*Textauszug*

--*--

Kate & Jol Tempel, Terri Rose Baynton: Kein Platz für uns
Wenn ich einen Preis vergeben könnte für das beste Bilderbuch der letzten 10 Jahre, so würde ich ohne zu zögern das neue Buch (Januar 2019) aus dem Annette Betz Verlag vorschlagen „(K)ein Platz für uns“. Ich bin bereits durch die vom Verlag vorab verteilte kurze Leseprobe auf den Titel aufmerksam geworden. Unter dem Motto: „Jede Geschichte hat zwei Seiten“ hat das Autoren- und Illustratorenteam Temple und Baynton zunächst mal eine geniale Denkleistung vollbracht: Eine Geschichte zu entwickeln, die sich sowohl von hinten nach vorn wie auch umgekehrt lesen lässt.
Eine Robbe mit ihrem Kind will zu einem Riff schwimmen, wird aber von den dortigen Robben abgewiesen, weil es nicht genügend Platz gäbe. Die Bilder zeigen, wie lächerlich das ist. In wenigen, kindgerechten Dialogen hören sie „Los! Haut ab!“ oder „Das hier ist unser Platz.“ Kindern lässt sich durch diese Geschichte gut vor Augen führen, wie leichtfertig sie andere aus Spielen oft ausgrenzen.
Viel schöner ist die Geschichte von hinten nach vorn gelesen. Die Robbenmutter und das Kind erkennen die große Not, flüchten und werden freundlich aufgenommen.

--*--

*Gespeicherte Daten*
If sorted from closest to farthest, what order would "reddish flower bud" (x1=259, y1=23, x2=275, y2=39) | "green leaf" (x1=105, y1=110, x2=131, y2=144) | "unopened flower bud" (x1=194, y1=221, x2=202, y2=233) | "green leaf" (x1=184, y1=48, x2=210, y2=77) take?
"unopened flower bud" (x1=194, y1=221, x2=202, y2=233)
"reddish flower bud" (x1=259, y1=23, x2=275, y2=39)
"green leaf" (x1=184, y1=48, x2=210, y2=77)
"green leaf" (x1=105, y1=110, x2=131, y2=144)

--*--

*Zu erledigen*
(1) Gib den Teil der Buchbesprechung noch einmal wieder, der bei den Worten „Kate & Jol Tempel, Terri“ beginnt und nach den Worten „umgekehrt lesen lässt.“ endet, und ändere darin „Leseprobe“ in „Vorschau“.
(2) Stimmen diese Aussagen mit der Buchbesprechung überein? (a) Das Buch erschien im Januar 2019 im Annette Betz Verlag. (b) Die Robben am Riff begründen die Abweisung damit, dass es nicht genügend Platz gebe. (c) Von vorn nach hinten gelesen ist die Geschichte laut Buchbesprechung schöner.
(3) Wie lässt sich der Absatz der Buchbesprechung, der mit „Eine Robbe mit ihrem Kind“ beginnt, kürzer fassen, ohne seine wichtigsten Fakten zu verlieren?

*Antworten*
(1)
Kate & Jol Tempel, Terri Rose Baynton: Kein Platz für uns
Wenn ich einen Preis vergeben könnte für das beste Bilderbuch der letzten 10 Jahre, so würde ich ohne zu zögern das neue Buch (Januar 2019) aus dem Annette Betz Verlag vorschlagen „(K)ein Platz für uns“. Ich bin bereits durch die vom Verlag vorab verteilte kurze Vorschau auf den Titel aufmerksam geworden. Unter dem Motto: „Jede Geschichte hat zwei Seiten“ hat das Autoren- und Illustratorenteam Temple und Baynton zunächst mal eine geniale Denkleistung vollbracht: Eine Geschichte zu entwickeln, die sich sowohl von hinten nach vorn wie auch umgekehrt lesen lässt.

(2)
(a) Ja: „das neue Buch (Januar 2019) aus dem Annette Betz Verlag“
(b) Ja: „wird aber von den dortigen Robben abgewiesen, weil es nicht genügend Platz gäbe“
(c) Nein: „Viel schöner ist die Geschichte von hinten nach vorn gelesen.“

(3) Eine Robbe und ihr Kind werden am Riff von den dortigen Robben abgewiesen, angeblich aus Platzmangel, was die Bilder als lächerlich zeigen. Knappe, kindgerechte Dialoge wie „Los! Haut ab!“ machen Kindern deutlich, wie leichtfertig sie andere oft aus Spielen ausgrenzen.